Python Forum
Remove Empty tags in XML using plain python without lxml library - Printable Version

+- Python Forum (https://python-forum.io)
+-- Forum: Python Coding (https://python-forum.io/forum-7.html)
+--- Forum: General Coding Help (https://python-forum.io/forum-8.html)
+--- Thread: Remove Empty tags in XML using plain python without lxml library (/thread-12328.html)

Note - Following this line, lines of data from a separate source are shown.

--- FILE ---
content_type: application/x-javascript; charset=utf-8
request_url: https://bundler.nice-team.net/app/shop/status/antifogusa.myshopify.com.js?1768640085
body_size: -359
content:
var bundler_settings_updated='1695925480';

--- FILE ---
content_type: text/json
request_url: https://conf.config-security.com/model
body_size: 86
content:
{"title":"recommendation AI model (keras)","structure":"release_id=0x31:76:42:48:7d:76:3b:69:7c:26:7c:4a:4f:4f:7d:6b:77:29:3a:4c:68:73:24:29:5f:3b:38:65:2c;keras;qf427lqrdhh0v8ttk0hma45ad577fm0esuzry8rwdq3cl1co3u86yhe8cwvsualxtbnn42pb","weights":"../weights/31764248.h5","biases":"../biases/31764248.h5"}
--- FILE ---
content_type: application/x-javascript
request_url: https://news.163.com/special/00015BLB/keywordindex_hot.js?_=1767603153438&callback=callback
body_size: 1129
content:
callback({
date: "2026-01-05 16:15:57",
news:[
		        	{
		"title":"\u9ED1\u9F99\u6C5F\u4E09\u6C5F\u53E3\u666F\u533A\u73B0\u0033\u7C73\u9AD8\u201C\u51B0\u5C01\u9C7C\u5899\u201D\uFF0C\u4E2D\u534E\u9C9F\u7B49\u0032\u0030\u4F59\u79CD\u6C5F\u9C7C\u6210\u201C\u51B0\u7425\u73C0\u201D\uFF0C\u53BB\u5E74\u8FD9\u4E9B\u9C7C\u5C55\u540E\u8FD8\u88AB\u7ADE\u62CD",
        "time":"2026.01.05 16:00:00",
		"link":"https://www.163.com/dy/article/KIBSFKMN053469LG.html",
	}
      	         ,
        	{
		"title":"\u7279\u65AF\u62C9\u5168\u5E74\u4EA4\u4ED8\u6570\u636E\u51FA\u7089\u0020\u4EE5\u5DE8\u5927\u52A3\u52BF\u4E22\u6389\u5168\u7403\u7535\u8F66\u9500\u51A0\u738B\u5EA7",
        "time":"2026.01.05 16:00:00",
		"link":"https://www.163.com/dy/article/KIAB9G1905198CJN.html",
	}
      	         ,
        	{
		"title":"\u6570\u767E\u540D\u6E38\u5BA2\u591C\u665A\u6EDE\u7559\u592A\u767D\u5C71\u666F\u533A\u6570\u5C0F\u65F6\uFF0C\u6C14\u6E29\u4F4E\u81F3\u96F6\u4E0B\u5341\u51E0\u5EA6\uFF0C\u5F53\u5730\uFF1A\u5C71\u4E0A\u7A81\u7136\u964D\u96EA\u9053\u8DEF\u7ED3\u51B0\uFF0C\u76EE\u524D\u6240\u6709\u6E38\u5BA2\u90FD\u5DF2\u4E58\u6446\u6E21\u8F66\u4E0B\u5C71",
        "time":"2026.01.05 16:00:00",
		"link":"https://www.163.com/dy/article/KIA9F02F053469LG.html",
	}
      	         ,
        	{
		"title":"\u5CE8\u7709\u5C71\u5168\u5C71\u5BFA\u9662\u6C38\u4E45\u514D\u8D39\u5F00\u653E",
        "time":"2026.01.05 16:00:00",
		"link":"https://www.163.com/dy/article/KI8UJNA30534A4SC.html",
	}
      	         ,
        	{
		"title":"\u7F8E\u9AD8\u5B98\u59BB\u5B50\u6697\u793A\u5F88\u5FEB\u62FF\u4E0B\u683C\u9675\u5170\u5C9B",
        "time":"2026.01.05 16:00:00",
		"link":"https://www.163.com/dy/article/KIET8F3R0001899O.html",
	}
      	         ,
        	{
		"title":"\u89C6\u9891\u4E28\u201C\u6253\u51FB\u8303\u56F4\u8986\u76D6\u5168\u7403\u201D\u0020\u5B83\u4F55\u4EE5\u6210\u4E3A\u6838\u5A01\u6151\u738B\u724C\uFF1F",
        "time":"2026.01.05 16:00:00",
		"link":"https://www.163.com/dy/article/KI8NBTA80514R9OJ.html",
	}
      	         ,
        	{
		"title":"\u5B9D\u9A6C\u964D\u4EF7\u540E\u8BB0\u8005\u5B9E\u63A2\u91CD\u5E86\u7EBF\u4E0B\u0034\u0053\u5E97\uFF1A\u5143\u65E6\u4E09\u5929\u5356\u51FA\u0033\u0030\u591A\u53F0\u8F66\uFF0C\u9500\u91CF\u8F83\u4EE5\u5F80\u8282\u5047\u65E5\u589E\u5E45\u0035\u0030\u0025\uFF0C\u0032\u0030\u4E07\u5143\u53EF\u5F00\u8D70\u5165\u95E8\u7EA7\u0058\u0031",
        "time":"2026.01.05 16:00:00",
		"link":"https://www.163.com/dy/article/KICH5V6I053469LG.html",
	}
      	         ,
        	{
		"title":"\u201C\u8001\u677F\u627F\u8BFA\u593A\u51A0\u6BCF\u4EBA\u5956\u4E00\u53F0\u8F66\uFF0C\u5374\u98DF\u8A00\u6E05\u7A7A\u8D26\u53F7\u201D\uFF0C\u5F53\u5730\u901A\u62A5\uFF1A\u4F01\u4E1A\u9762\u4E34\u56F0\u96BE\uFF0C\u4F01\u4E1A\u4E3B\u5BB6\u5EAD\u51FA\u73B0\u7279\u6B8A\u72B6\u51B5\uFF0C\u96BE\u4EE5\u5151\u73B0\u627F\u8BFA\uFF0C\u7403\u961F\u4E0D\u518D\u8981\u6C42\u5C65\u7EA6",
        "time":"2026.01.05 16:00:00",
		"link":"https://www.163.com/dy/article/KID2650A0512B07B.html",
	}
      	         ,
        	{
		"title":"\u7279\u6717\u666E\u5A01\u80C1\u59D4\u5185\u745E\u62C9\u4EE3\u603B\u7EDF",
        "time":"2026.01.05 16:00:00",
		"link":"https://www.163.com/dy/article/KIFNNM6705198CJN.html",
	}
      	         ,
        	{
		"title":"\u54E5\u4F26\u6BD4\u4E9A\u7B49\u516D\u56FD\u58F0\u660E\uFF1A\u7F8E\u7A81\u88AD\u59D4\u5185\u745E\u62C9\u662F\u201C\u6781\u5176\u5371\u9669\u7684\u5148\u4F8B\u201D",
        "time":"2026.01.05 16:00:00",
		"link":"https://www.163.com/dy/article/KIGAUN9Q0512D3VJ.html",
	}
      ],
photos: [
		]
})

Remove Empty tags in XML using plain python without lxml library - saurabhverma2412 - Aug-20-2018

My use case is to remove empty tags in an XML using simple plain python 2.7. No extra lxml library is available.

Sample XML:
<ArML>
<MsgHeader>
<Deal>
<Attribute>
<Name>First</Name>
<Value>10</Value>
</Attribute>
<Attribute>
<Name>Second</Name>
<Value></Value>
</Attribute>
<Attribute>
<Name>Third</Name>
<Value></Value>
</Attribute>
<Attribute>
<Name>Fourth</Name>
<Value>40</Value>
</Attribute>
</Deal>
</MsgHeader>
<MsgHeader>
<Deal>
<Attribute>
<Name>Fifth</Name>
<Value>10</Value>
</Attribute>
<Attribute>
<Name>Sixth</Name>
<Value></Value>
</Attribute>
<Attribute>
<Name>Seventh</Name>
<Value>70</Value>
</Attribute>
<Attribute>
<Name>Eight</Name>
<Value></Value>
</Attribute>
</Deal>
</MsgHeader>
</ArML>

I am using the below code, but it is not working properly for all the empty tags. Please help.

for elem in root.iter('MsgHeader'):
Deal = root.find("./MsgHeader/Deal")
empty = root.find("./MsgHeader/Deal/Attribute/[Value='']")
Deal.remove(empty)
print(ET.tostring(root, encoding='utf8').decode('utf8'))



RE: Remove Empty tags in XML using plain python without lxml library - nilamo - Aug-20-2018

Could you provide the actual code you're running, so we can try it out? For example, I don't even know what module you're using, as find() or nodelist.remove() aren't part of either the DOM nor SAX interfaces.


RE: Remove Empty tags in XML using plain python without lxml library - saurabhverma2412 - Aug-20-2018

Below is the whole code that i'm using as of now.

 
import xml.etree.ElementTree as ET

tree = ET.parse("xml_test.txt")
root = tree.getroot()

for elem in root.iter('MsgHeader'):
Deal = root.find("./MsgHeader/Deal")
empty = root.find("./MsgHeader/Deal/Attribute/[Value='']")
Deal.remove(empty)
print(ET.tostring(root, encoding='utf8').decode('utf8'))
The use case is that at some places in the sample XML, the <Value> tag is empty. So every-time we encounter a tag like this, we need to remove the corresponding <Attribute> tag from the xml itself.


RE: Remove Empty tags in XML using plain python without lxml library - saurabhverma2412 - Aug-21-2018

I believe that without using extra library like lxml etc., this requirement might not be possible, but as an implementation specialist i found a work-around for this.
You can replace your empty string with the 'NULL' keyword and then remove the line altogether where ever you find 'NULL' in the XML.